DeeDee stepped up the stairs, her reflection coming into view from the crown of her head, forehead, face, throat, body, boots – her whole self – in crisp clarity, stunned into stillness at the top of the flight of stairs from the multitude of reflections in the vaulted landing.  DeeDee felt vertigo:  It was unthinkable to see yourself from so many angles at once, as well simultaneously down the stairs, because the chandelier was made of soldered mirror, and the ceiling was covered as well, an impossibly controlled Cubist confusion shattering outlines.  Through the tarnished refraction, DeeDee saw like a periscope to the hidden hallway of her innermost soul, driving surreal, corporeal, silver splinters deeper.  

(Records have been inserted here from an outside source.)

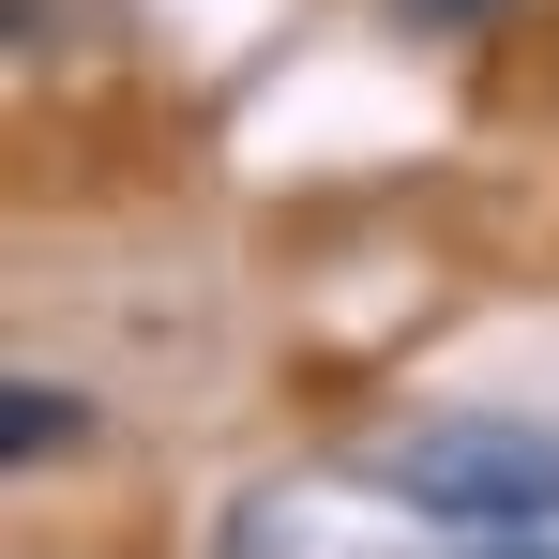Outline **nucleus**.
<instances>
[{
    "label": "nucleus",
    "instance_id": "1",
    "mask_svg": "<svg viewBox=\"0 0 559 559\" xmlns=\"http://www.w3.org/2000/svg\"><path fill=\"white\" fill-rule=\"evenodd\" d=\"M378 484H393L424 530H468V545H545V530H559V424L454 408V424L378 439Z\"/></svg>",
    "mask_w": 559,
    "mask_h": 559
},
{
    "label": "nucleus",
    "instance_id": "2",
    "mask_svg": "<svg viewBox=\"0 0 559 559\" xmlns=\"http://www.w3.org/2000/svg\"><path fill=\"white\" fill-rule=\"evenodd\" d=\"M76 439H92V408H76V378H46V364H15V378H0V454H15V468L76 454Z\"/></svg>",
    "mask_w": 559,
    "mask_h": 559
},
{
    "label": "nucleus",
    "instance_id": "3",
    "mask_svg": "<svg viewBox=\"0 0 559 559\" xmlns=\"http://www.w3.org/2000/svg\"><path fill=\"white\" fill-rule=\"evenodd\" d=\"M408 31H484V15H514V0H393Z\"/></svg>",
    "mask_w": 559,
    "mask_h": 559
},
{
    "label": "nucleus",
    "instance_id": "4",
    "mask_svg": "<svg viewBox=\"0 0 559 559\" xmlns=\"http://www.w3.org/2000/svg\"><path fill=\"white\" fill-rule=\"evenodd\" d=\"M484 559H559V545H484Z\"/></svg>",
    "mask_w": 559,
    "mask_h": 559
}]
</instances>
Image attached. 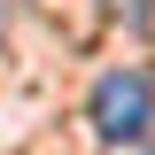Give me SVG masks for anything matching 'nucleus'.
Listing matches in <instances>:
<instances>
[{
  "mask_svg": "<svg viewBox=\"0 0 155 155\" xmlns=\"http://www.w3.org/2000/svg\"><path fill=\"white\" fill-rule=\"evenodd\" d=\"M147 124H155V78L147 70H109L93 85V132L109 147H124V140H147Z\"/></svg>",
  "mask_w": 155,
  "mask_h": 155,
  "instance_id": "1",
  "label": "nucleus"
}]
</instances>
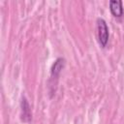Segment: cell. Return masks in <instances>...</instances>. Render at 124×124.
<instances>
[{"label":"cell","instance_id":"cell-1","mask_svg":"<svg viewBox=\"0 0 124 124\" xmlns=\"http://www.w3.org/2000/svg\"><path fill=\"white\" fill-rule=\"evenodd\" d=\"M97 35H98V41L102 47H105L108 41V27L107 25V22L103 18L97 19Z\"/></svg>","mask_w":124,"mask_h":124},{"label":"cell","instance_id":"cell-2","mask_svg":"<svg viewBox=\"0 0 124 124\" xmlns=\"http://www.w3.org/2000/svg\"><path fill=\"white\" fill-rule=\"evenodd\" d=\"M109 10H110V13L114 16L121 17L124 14L122 1L121 0H110L109 1Z\"/></svg>","mask_w":124,"mask_h":124},{"label":"cell","instance_id":"cell-3","mask_svg":"<svg viewBox=\"0 0 124 124\" xmlns=\"http://www.w3.org/2000/svg\"><path fill=\"white\" fill-rule=\"evenodd\" d=\"M21 111H22L21 119L24 122H29L31 120V118H32L31 109H30V106H29V104H28V102H27L25 97H23L22 100H21Z\"/></svg>","mask_w":124,"mask_h":124},{"label":"cell","instance_id":"cell-4","mask_svg":"<svg viewBox=\"0 0 124 124\" xmlns=\"http://www.w3.org/2000/svg\"><path fill=\"white\" fill-rule=\"evenodd\" d=\"M64 66H65L64 58H57L51 67V78H58Z\"/></svg>","mask_w":124,"mask_h":124}]
</instances>
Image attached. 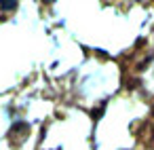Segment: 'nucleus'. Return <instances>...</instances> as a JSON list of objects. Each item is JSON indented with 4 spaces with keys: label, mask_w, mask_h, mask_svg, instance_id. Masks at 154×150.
<instances>
[{
    "label": "nucleus",
    "mask_w": 154,
    "mask_h": 150,
    "mask_svg": "<svg viewBox=\"0 0 154 150\" xmlns=\"http://www.w3.org/2000/svg\"><path fill=\"white\" fill-rule=\"evenodd\" d=\"M17 7V0H0V9L2 11H13Z\"/></svg>",
    "instance_id": "1"
},
{
    "label": "nucleus",
    "mask_w": 154,
    "mask_h": 150,
    "mask_svg": "<svg viewBox=\"0 0 154 150\" xmlns=\"http://www.w3.org/2000/svg\"><path fill=\"white\" fill-rule=\"evenodd\" d=\"M47 2H53V0H47Z\"/></svg>",
    "instance_id": "2"
}]
</instances>
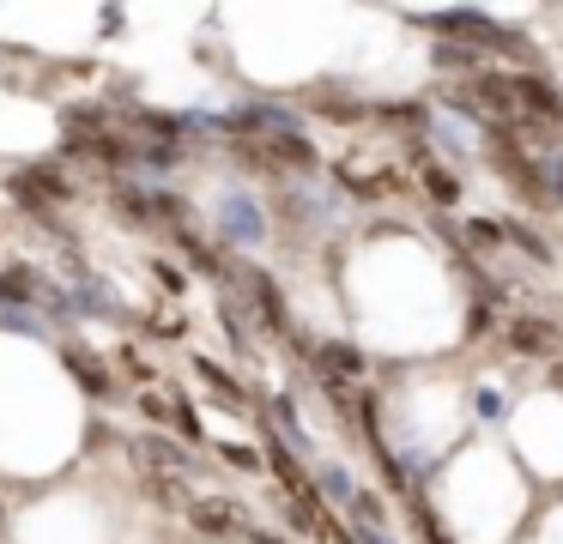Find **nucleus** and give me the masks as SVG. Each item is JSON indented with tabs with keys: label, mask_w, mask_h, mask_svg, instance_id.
<instances>
[{
	"label": "nucleus",
	"mask_w": 563,
	"mask_h": 544,
	"mask_svg": "<svg viewBox=\"0 0 563 544\" xmlns=\"http://www.w3.org/2000/svg\"><path fill=\"white\" fill-rule=\"evenodd\" d=\"M224 230H231L236 242H261V230H267V224H261V212L243 200V193H231V200H224Z\"/></svg>",
	"instance_id": "1"
},
{
	"label": "nucleus",
	"mask_w": 563,
	"mask_h": 544,
	"mask_svg": "<svg viewBox=\"0 0 563 544\" xmlns=\"http://www.w3.org/2000/svg\"><path fill=\"white\" fill-rule=\"evenodd\" d=\"M195 520H200V532H236V526H243V514H236V508L231 502H200L195 508Z\"/></svg>",
	"instance_id": "2"
},
{
	"label": "nucleus",
	"mask_w": 563,
	"mask_h": 544,
	"mask_svg": "<svg viewBox=\"0 0 563 544\" xmlns=\"http://www.w3.org/2000/svg\"><path fill=\"white\" fill-rule=\"evenodd\" d=\"M539 181L551 188V200H563V145H551V152H539Z\"/></svg>",
	"instance_id": "3"
},
{
	"label": "nucleus",
	"mask_w": 563,
	"mask_h": 544,
	"mask_svg": "<svg viewBox=\"0 0 563 544\" xmlns=\"http://www.w3.org/2000/svg\"><path fill=\"white\" fill-rule=\"evenodd\" d=\"M521 345L527 351H558V333H551V326H521Z\"/></svg>",
	"instance_id": "4"
}]
</instances>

The reflective precious minerals in the silver mirror were extruded, manufactured, polished into a smooth uniform surface, which was once untouched elementally on its own was now excavated, industrialized, designed and hung, existing only to for others to see themselves, an echo chamber of layered activity hungering for human spark.  

The calm silver surfaces swirled molten metallic, surrounding DeeDee with a pulsating veneer, fragmenting into deepening dirty shadows, a heavy black cloak of shards tethering her to examine her own discomfort, absorbing everything about her humiliating humanity and higher self to ignite its own sterling aura. 

DeeDee tumbled backward down the plush padded steps, seeing herself tumbling, breaking stairs, staring as she fell and tore from the umbilical grip of the mirror hallway.  Crashing back into her cranium when her head landed on the dusty boot of the Sole Proprietor when it should have cracked and splattered onto the floor.

DeeDee lay on her back with her head bolstered, transfixed on her distant self in the ceiling and forevermore hallway mirror, a flat and far-away impression of a three dimensional person compressed into a singular finish, spread thin. 

The Sole Proprietor’s eyes met DeeDee’s in the deep dominion of the upward expanse, the spark of humanity gone into the abyss of blind devotion to reflection.